Erdoğan, Amerikalılarla pazarlığa oturuyor sağı-solu boş!..
Erdoğan, Putin ve Ruhani ile zirve yapıyor, Araplar’ın koltuğunu dolduracak ismi gözler arıyor…
Mısır’daki gelişmelerin yeni bir başlangıç oluşturacağından şüpheliyim, emperyalist-siyonist sistem oradan “milli” kimlik taşıyan bir liderin çıkmasına izin vermez ama olur ya, o kargaşadan bir yeni Cemal Abdülnasır çıksa, hep beraber gider Tahrir’de halay çekeriz.
Kabul edelim, bu konuda stratejik eksiğimiz var, evet, Suriye’de muhalefeti ayakta tuttuk, Özgü Suriye Ordusu’nun yapılanmasını güzel başardık ama güçlü bir Arap liderliğinin doğması için gerekeni yapmadık.

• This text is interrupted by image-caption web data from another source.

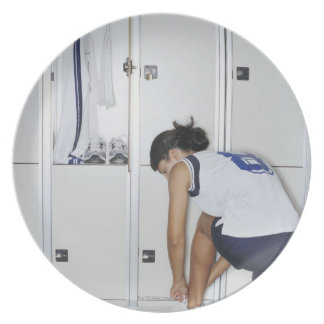 Rear View of a Female Volleyball Player Tying Party Plates
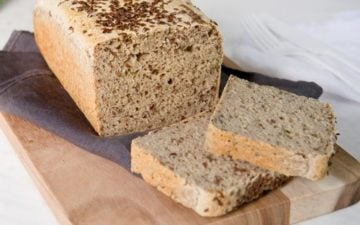 Home baked gluten free bread that has been sliced on the counter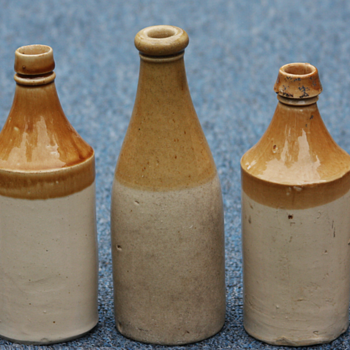 ---Old Tan and White stone wear beer bottles--- - Bottles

Bu nedenle, tek sorunumuz burnumuzun dibinde siyonizmin kurdurduğu terör devleti değildir, geçtiğimiz hafta uçağı Halep’e inen İran Savunma Bakanı Hatemi’nin Devrim Muhafızları tarafından karşılanması, bir tek rejim yetkilisiyle muhatap olmamasıdır. Halep işgal altındayken burada rahat edemeyiz.
Bu ülkede hala, Türkiye’nin Esed rejimi ile görüşmesinin sorunu çözeceğini söyleyenler var, orada öyle bir rejim yok, bir gölge var, bir türlü anlatamıyoruz.
Ufukta çatışma var
Gelişmeler, Amerika’nın yeri geldiğinde Türkiye ile çatışmayı göze aldığını gösteriyor. Pentagon’dan yapılan açıklamalar, PKK’ya yapılan yatırımdan vazgeçmenin mümkün olmadığını gösterdi. FETÖ elebaşını vermeyecek, PKK üzerinden terör devleti kuracaklar, bu açık ve nettir.
Devamı, yüksek ihtimal, Türk ve Amerikan askerlerinin karşı karşıya geleceği bir Fırat’ın doğusu harekatıdır.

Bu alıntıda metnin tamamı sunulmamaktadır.